The project was challenging at many levels. Firstly, the allotted space was restricted and within this, two individualistic wings of completely different purposes had to be built. Taking inspiration from the artistic character of the building’s purpose, the architect decided to construct a concrete shell that strides beyond the given architectural references and becomes a giant sculpture in itself. With its unusual extra-terrestrial shape and form, the Bombay Arts Society building is bound to demand attention and curiosity, but remarkably, it still manages to look just about as quirky as the city setting can absorb without undue levels of shock.

The architect carves out two distinct chunks of spaces – arts & administrative, in perfect harmony within one mould. Undeterred by the space limitation, Sanjay Puri continued to think in unconventional terms, envisioning vertically when horizontal scope was limited. The result was a creatively stimulating, comfortably inter-connected centre of arts that is able to achieve the objective of his clients.
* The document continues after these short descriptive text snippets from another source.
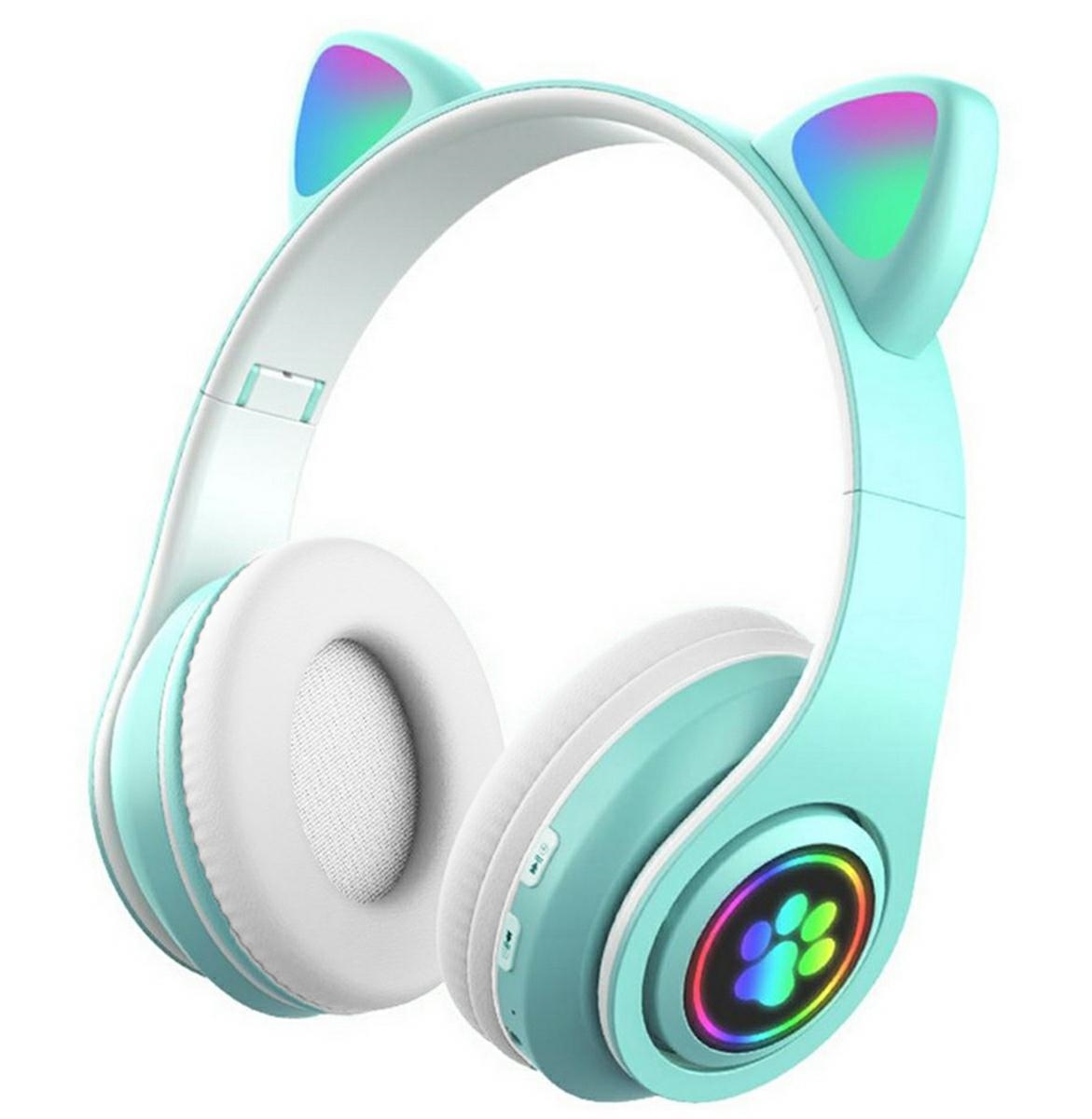 Ausinės su led apšvietimu ir bluetooth 5.0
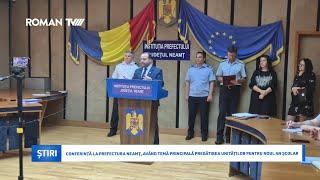 Conferință la Prefectura Neamț, având temă principală pregătirea unităților pentru noul an școlar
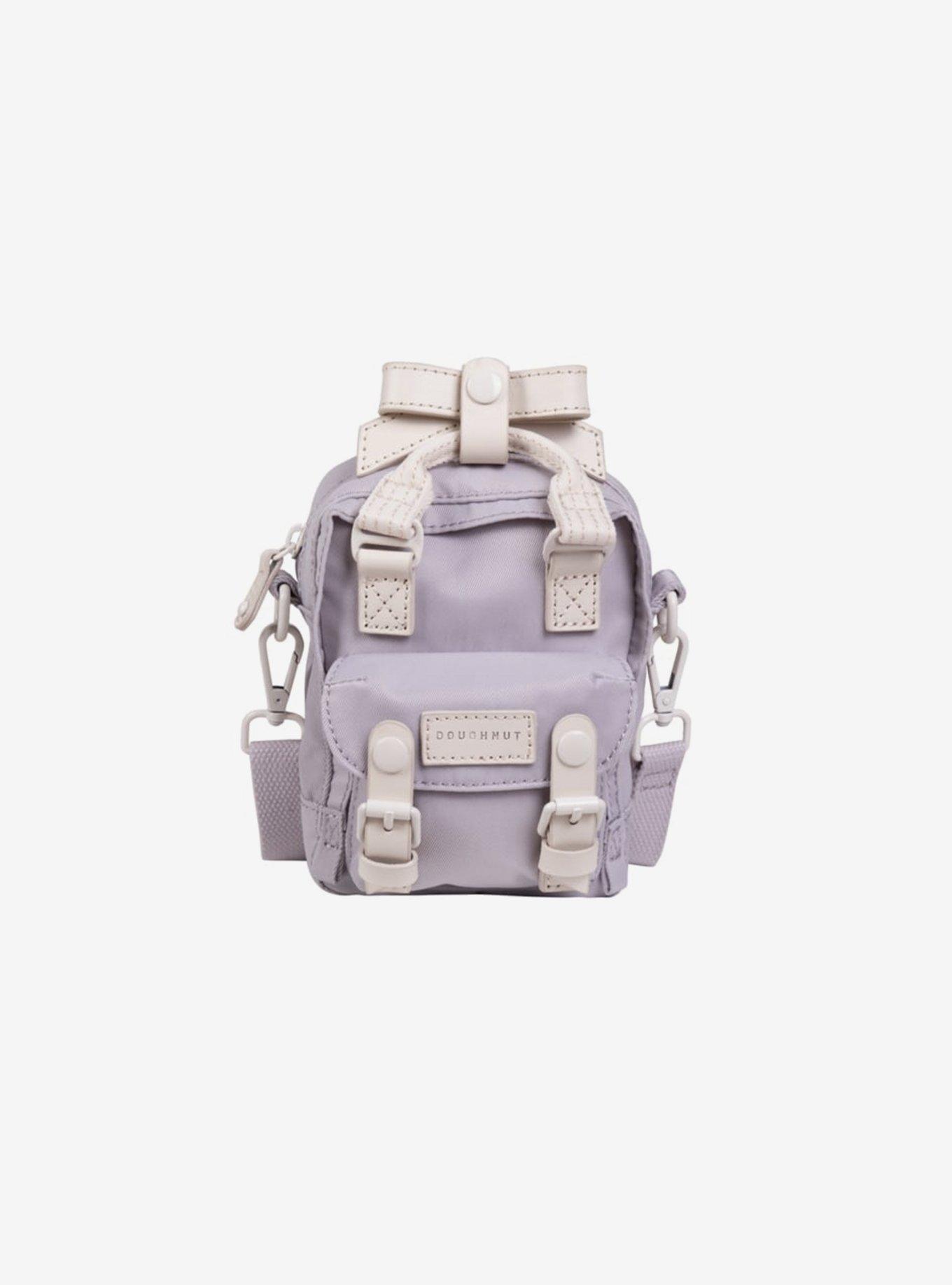 Doughnut Macaroon Tiny Ribbon x Unicorn Dream Series Powder Purple Crossbody, , hi-res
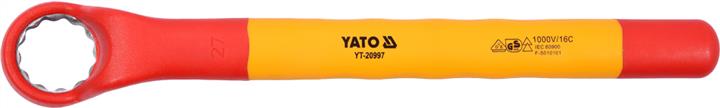 Yato YT-20997 Ringschlüssel, isoliertes Gehäuse bis 1000 V. 27 mm YT20997: Bestellen Sie in Polen zu einem guten Preis bei 2407.PL!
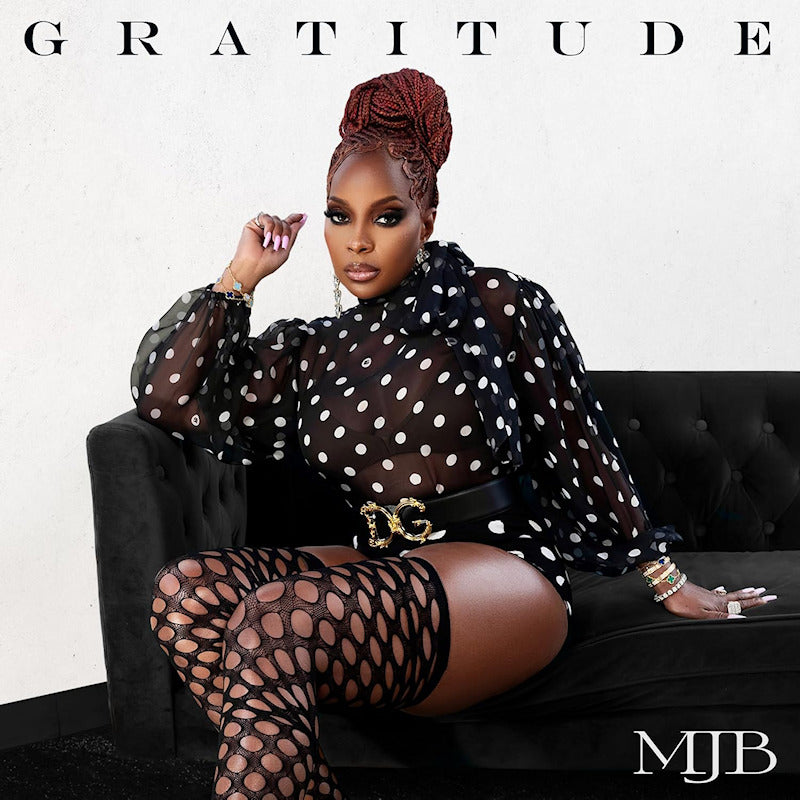 Mary J. Blige - Gratitude (Silver With White Swirl, Gatefold Sleeve, Insert, Coloured Vinyl, Limited Edition LP)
Secondly, the emphasis on “fluidity” and its complex program to project the function of the building as an art centre led to the formation of an interesting shape but it also caused the building to become technologically challenging. The building required three separate structural grids that shift in the middle of the building. Consultants proved to be out of the client’s budget, so the architects were forced to do everything in-house. This included taking around 250 sections through the building, one at every 12 inches. The building form is covered in Ferrocement, a relatively cheap solution for difficult surfaces. A metal mesh is formed, and the concrete is then poured around it, a simple and affordable solution that kept the cost down.

Bombay Arts Society building is an example of how architecture using technology can achieve artistic results within modest budgets. The unique and contemporary building reflects the organization and showcases just how much Indian art has progressed.